[Saved data entries]
※ ※ ※

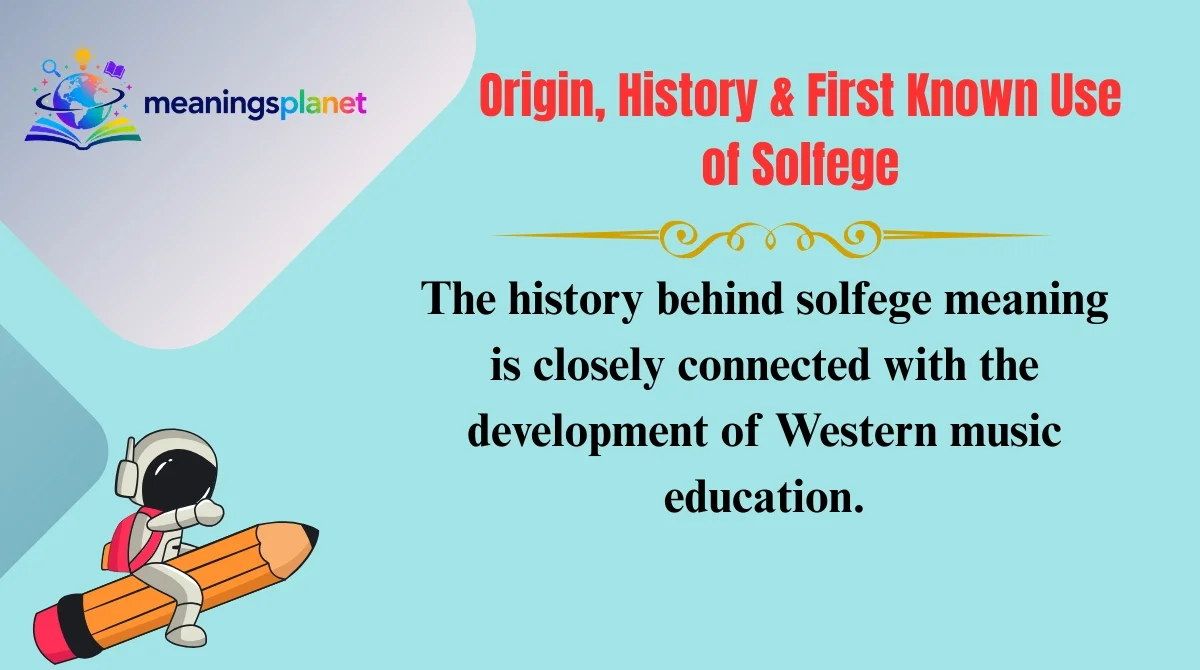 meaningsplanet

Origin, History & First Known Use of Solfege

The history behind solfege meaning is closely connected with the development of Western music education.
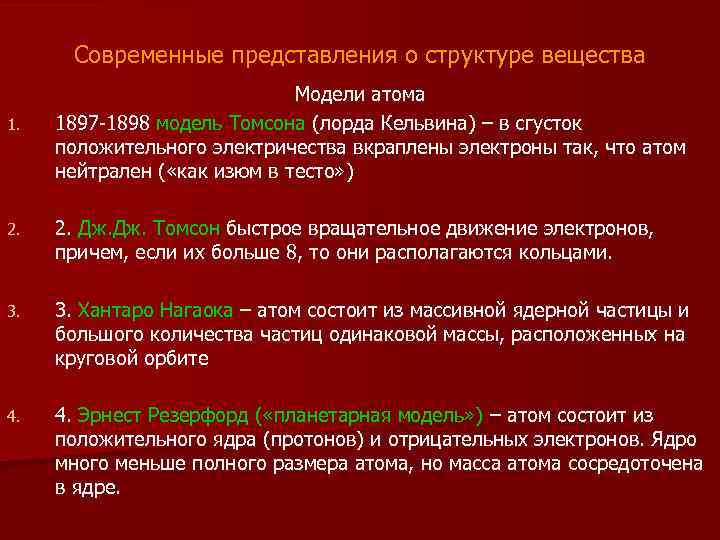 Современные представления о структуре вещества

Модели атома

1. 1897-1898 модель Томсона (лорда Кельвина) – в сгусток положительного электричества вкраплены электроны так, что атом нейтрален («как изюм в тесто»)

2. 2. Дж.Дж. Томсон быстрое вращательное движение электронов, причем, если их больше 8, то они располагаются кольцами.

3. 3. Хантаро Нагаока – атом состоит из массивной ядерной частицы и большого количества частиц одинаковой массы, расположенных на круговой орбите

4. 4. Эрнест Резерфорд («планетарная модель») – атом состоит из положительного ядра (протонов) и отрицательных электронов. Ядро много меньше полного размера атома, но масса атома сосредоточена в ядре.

※ ※ ※

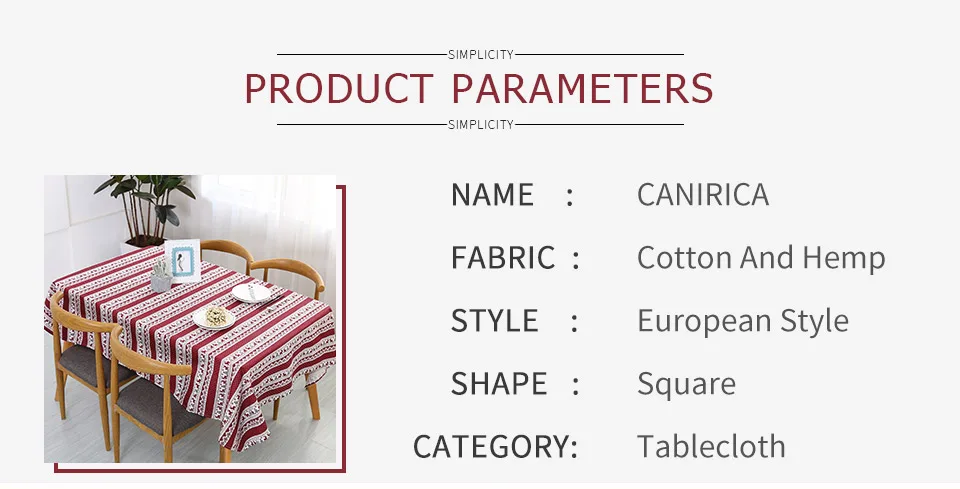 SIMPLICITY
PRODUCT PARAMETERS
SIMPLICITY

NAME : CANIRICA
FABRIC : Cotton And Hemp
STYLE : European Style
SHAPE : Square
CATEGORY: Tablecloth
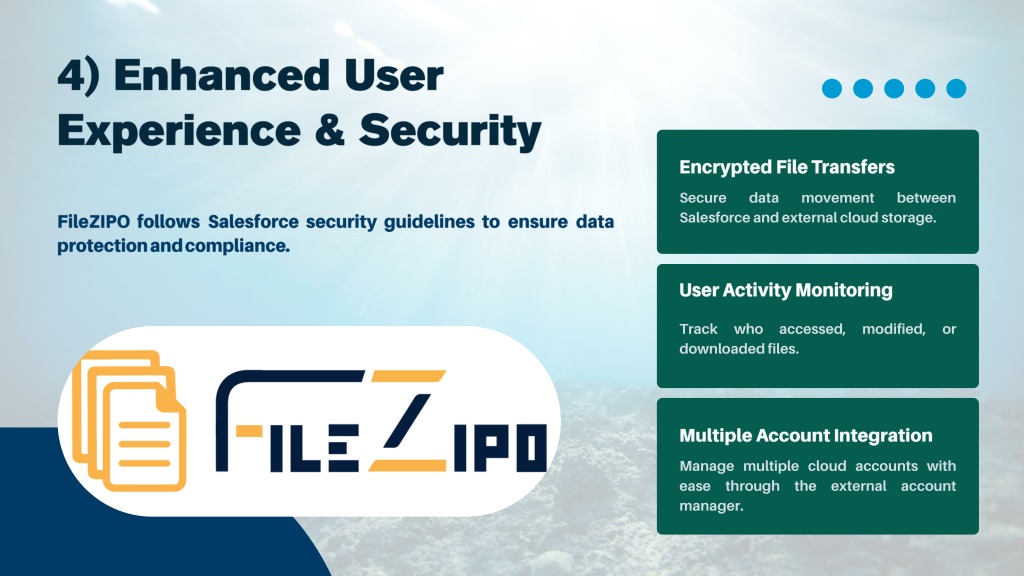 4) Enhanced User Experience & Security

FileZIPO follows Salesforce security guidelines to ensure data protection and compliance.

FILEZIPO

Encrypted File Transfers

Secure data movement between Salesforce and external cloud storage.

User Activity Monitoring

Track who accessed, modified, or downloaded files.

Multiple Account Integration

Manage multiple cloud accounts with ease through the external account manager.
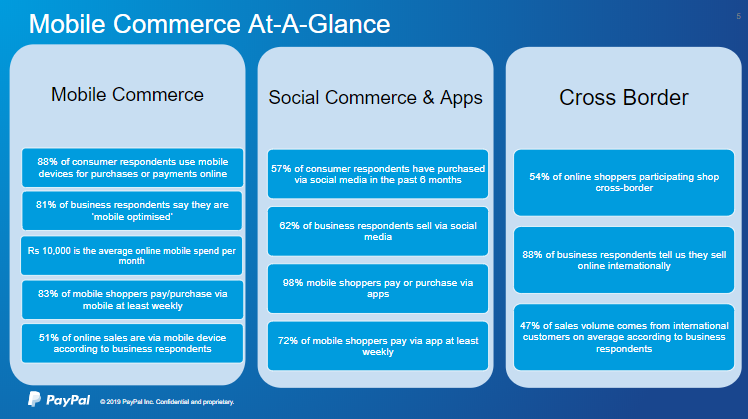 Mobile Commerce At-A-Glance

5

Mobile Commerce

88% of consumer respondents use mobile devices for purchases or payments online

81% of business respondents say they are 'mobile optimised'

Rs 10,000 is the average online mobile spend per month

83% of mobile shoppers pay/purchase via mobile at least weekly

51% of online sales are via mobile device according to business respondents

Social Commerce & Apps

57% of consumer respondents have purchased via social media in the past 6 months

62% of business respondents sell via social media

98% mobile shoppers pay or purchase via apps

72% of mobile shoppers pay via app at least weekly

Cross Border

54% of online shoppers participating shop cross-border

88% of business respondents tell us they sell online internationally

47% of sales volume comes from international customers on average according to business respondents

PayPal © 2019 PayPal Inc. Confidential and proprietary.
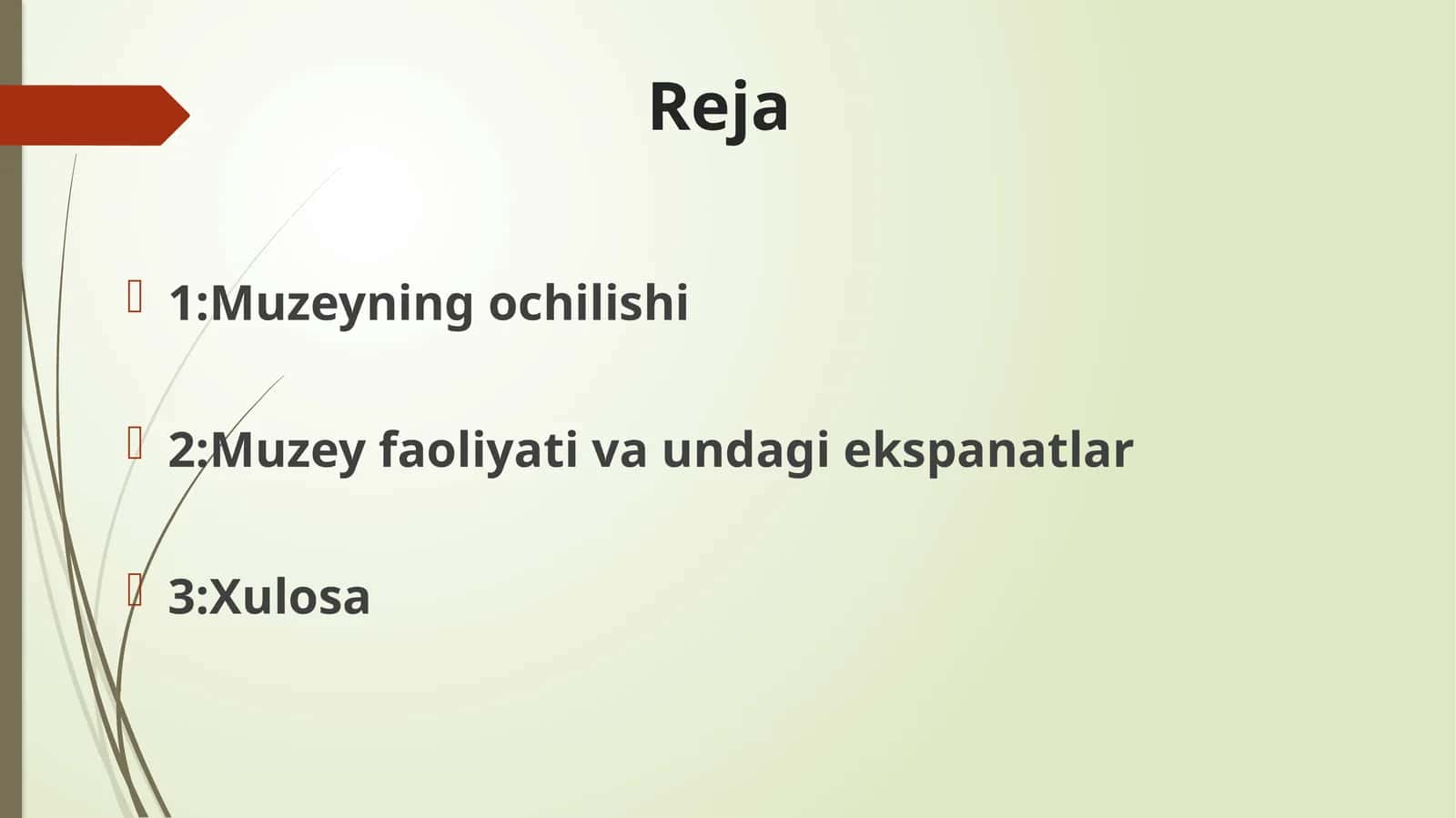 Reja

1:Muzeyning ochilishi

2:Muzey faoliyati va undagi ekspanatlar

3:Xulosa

※ ※ ※

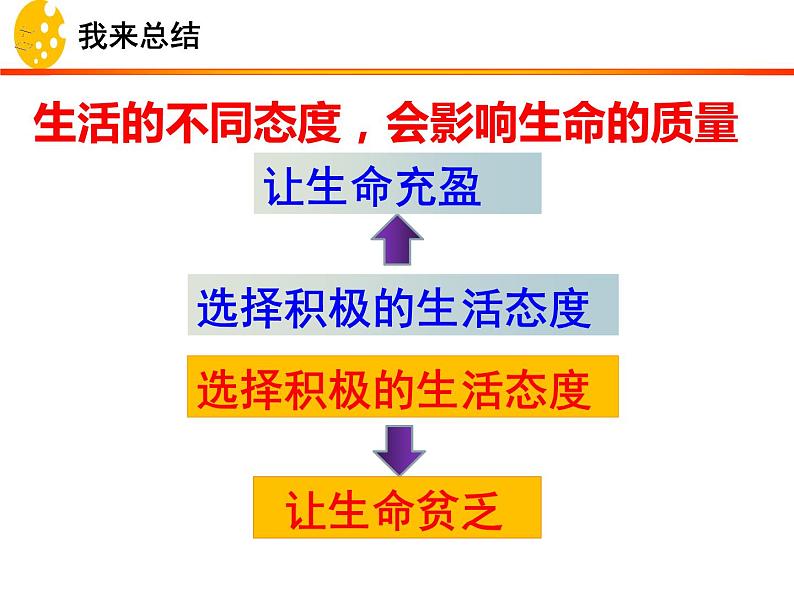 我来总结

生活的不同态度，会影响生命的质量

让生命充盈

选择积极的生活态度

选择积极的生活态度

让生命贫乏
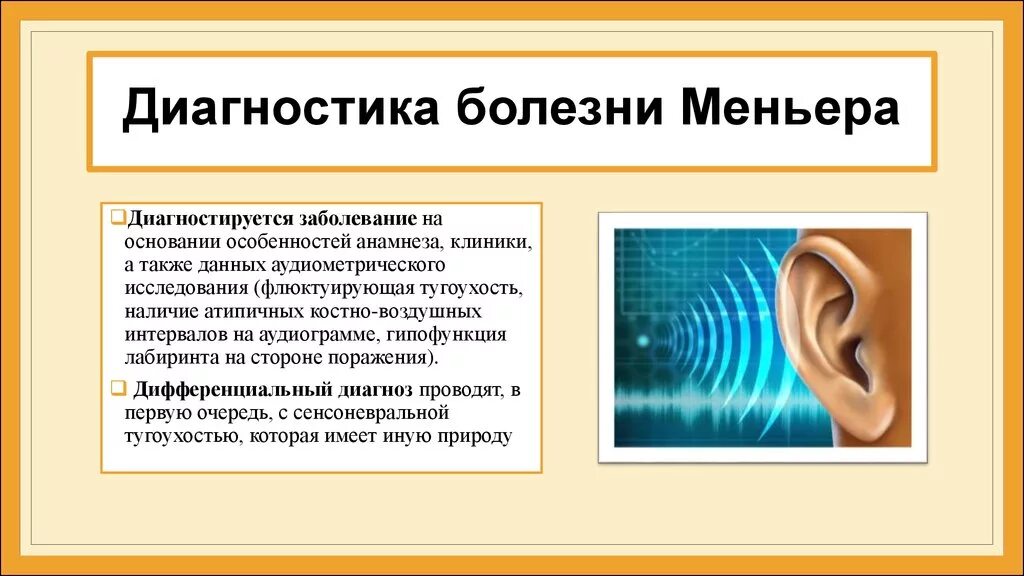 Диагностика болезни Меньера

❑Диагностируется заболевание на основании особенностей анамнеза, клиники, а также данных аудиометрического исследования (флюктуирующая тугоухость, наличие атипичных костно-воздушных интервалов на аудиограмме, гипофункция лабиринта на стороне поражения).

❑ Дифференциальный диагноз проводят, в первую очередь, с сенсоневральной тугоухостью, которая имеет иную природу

※ ※ ※

All the lines that hold the word "media" must appear in the answer, copied from the records.

- **Exercise solution**:
57% of consumer respondents have purchased via social media in the past 6 months
62% of business respondents sell via social media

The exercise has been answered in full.